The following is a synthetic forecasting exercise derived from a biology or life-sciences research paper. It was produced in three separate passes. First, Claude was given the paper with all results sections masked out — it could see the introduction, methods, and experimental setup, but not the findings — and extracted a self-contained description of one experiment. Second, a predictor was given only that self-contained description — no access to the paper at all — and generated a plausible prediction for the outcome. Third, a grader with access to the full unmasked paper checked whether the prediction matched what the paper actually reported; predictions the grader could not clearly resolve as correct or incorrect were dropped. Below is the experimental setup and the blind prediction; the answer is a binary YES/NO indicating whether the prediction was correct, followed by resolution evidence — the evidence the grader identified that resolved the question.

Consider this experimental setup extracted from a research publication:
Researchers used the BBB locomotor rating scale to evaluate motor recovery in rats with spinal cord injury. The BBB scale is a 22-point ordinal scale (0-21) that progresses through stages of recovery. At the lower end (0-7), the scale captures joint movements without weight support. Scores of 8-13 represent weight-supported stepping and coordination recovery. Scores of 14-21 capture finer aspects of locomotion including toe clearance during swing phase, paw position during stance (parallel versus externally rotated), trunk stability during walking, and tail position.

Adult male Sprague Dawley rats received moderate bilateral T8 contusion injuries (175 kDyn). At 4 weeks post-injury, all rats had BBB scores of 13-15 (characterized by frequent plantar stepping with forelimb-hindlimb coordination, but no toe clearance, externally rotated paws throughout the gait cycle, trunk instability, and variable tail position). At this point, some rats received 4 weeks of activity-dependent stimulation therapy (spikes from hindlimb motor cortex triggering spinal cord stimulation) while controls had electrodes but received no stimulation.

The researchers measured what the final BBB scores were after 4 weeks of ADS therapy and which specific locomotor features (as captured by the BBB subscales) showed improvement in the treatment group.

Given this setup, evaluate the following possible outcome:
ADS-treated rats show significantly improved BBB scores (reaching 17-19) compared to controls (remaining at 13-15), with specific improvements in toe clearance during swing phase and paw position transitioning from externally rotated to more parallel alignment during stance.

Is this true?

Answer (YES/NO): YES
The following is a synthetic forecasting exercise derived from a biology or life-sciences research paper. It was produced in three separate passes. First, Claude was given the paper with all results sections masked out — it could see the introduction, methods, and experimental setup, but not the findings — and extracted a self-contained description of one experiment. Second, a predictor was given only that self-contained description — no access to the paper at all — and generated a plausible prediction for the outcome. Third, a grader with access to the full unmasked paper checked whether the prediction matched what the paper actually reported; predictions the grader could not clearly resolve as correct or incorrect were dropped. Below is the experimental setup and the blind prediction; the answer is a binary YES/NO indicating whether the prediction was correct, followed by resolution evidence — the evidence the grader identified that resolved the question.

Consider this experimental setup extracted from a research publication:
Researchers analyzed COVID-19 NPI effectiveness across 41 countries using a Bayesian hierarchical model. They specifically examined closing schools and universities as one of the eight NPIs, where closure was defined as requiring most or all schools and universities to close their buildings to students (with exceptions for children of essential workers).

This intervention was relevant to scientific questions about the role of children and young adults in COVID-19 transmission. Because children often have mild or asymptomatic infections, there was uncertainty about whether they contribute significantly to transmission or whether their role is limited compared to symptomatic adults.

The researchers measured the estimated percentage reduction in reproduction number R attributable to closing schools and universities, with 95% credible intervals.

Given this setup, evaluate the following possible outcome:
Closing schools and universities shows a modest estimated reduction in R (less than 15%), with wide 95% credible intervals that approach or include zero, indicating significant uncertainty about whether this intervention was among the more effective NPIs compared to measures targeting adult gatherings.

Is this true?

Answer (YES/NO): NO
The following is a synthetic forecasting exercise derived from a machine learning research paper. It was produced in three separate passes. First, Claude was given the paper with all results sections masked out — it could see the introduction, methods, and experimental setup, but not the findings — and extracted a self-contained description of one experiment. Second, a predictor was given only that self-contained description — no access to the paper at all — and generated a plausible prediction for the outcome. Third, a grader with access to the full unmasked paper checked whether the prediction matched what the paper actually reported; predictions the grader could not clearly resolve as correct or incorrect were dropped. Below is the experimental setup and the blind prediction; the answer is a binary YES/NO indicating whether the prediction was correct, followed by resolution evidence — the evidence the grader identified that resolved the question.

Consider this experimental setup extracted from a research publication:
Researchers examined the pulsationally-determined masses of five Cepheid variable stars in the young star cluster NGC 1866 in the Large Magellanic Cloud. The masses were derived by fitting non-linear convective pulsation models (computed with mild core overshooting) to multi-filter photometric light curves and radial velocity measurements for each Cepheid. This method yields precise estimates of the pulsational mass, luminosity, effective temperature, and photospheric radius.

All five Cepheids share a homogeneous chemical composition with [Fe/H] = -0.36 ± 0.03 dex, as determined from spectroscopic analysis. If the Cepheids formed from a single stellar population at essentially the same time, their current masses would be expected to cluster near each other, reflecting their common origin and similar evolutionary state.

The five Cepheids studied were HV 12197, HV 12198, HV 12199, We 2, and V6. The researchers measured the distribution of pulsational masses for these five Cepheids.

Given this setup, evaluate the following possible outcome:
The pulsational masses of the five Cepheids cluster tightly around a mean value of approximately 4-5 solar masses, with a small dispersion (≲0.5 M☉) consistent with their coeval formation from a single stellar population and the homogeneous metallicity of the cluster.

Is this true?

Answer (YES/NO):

..............................

Could you tally how many lines of the material above include the word "weeks" and reply with only that count?

__SOLUTION TO THIS EXERCISE__. 2